Miniony sezon z pewnością do udanych mogą zaliczyć koszykarze tarnobrzeskiej Siarki. Zespół z Podkarpacia zajął po rundzie zasadniczej wysokie czwarte miejsce, a odpadł dopiero w ćwierćfinale z Zastalem Zielona Góra. Tymczasem nie wiadomo, kto poprowadzi drużynę w kolejnym sezonie. Z klubem może pożegnać się bowiem dotychczasowy szkoleniowiec Zbigniew Pyszniak.

W tym artykule dowiesz się o:

Koszykarze Siarki Tarnobrzeg po rundzie zasadniczej sezonu 2008/2009 uplasowali się na wysokim czwartym miejscu. W czasie rozgrywek tarnobrzeżanie 20 razy schodzili z parkietu jako zwycięzcy, a 10-krotnie ponosili porażki. - Czwarte miejsce po rundzie zasadniczej z dwupunktową stratą do lidera było bardzo dobrym wynikiem - mówił Echu Dnia trener Siarkowców Zbigniew Pyszniak. Niedosytem i rozczarowaniem dla miejscowych kibiców okazała się faza play off, w której koszykarze Siarki w kiepskim stylu odpadli już w pierwszej rundzie. W pojedynkach z Zastalem Zielona Góra ekipie z Tarnobrzega nie udało się wygrać ani jednego spotkania. - Stać nas było na walkę o awans i grę w ekstraklasie. Pokazaliśmy w tym sezonie, że awansować wcale nie jest tak trudno - kontynuuje Pyszniak.

Po tak udanym sezonie dla tarnobrzeskiej koszykówki pojawiają się pytania, o co drużyna będzie walczyła w kolejnych rozgrywkach. Szkoleniowiec zapewnia, że jeśli zdecyduje się nadal prowadzić zespół (Pyszniak rozważa możliwość zrezygnowania z pełnionych funkcji), chce pójść krok dalej. - Cel jasny, walka o ekstraklasę. Po tak udanym sezonie jak ten, który już się dla nas zakończył, o niczym innym nie mogłoby być mowy. Jeśli miałbym się jeszcze mordować rok czy dwa, to tylko po to, by Siarka awansowała do ekstraklasy - dodaje trener.

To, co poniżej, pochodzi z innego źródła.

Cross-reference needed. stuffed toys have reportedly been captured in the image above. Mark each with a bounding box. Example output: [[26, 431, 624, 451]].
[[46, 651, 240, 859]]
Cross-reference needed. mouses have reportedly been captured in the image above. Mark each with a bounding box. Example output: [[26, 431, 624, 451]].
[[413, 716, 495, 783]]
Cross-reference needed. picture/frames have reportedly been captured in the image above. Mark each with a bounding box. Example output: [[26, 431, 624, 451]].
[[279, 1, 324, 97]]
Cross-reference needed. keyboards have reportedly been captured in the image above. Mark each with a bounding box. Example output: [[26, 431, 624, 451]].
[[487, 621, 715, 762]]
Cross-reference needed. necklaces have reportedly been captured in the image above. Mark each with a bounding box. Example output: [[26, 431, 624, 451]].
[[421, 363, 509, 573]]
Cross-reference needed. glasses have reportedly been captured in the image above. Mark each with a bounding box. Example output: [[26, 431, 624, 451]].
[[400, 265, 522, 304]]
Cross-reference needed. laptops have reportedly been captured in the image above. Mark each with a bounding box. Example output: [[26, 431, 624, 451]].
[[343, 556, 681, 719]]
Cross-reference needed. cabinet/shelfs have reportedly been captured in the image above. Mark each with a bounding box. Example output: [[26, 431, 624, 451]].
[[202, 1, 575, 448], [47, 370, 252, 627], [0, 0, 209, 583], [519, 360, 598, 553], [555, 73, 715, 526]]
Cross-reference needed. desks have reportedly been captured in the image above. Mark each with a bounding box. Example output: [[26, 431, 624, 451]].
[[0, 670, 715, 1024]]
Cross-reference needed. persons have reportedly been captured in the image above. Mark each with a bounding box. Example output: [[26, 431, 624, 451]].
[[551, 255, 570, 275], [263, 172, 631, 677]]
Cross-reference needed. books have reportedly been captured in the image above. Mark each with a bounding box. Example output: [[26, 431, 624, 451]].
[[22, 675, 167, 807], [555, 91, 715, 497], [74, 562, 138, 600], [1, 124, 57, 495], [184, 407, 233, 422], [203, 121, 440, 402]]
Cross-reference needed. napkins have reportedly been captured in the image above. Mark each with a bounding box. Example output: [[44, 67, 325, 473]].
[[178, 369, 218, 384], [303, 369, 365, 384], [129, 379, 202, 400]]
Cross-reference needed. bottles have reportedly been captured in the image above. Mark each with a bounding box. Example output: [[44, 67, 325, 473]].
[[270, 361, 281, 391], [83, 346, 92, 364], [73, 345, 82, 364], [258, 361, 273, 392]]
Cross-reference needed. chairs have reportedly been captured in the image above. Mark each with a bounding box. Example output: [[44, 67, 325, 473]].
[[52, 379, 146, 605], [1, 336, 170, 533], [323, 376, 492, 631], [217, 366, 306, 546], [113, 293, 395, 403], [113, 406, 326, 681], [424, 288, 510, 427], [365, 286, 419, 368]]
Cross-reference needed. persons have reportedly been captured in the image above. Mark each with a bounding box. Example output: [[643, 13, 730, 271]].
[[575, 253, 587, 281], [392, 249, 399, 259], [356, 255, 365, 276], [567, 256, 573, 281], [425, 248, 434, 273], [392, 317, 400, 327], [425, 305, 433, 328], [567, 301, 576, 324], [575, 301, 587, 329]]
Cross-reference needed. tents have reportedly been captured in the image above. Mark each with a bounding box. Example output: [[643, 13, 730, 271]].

Jednak o tym, czy zostanie w klubie, trener i prezes w jednej osobie jeszcze nie wie. - Koszykówki nie mam i nie będę miał dość, z klubu też nie muszę odchodzić. Dość mam już tego ciągłego szarpania się z wieloma ludźmi i wieloma problemami. Nie może być tak, że zamiast myśleć o treningu, biegam po różnych firmach z fakturami w ręce. Tym jestem faktycznie zmęczony. Już nie widzę się w roli trenera i osoby załatwiającej kasę dla klubu. Chciałbym zająć się trenerką, a za pieniążkami niech pobiega ktoś inny - kończy Pyszniak.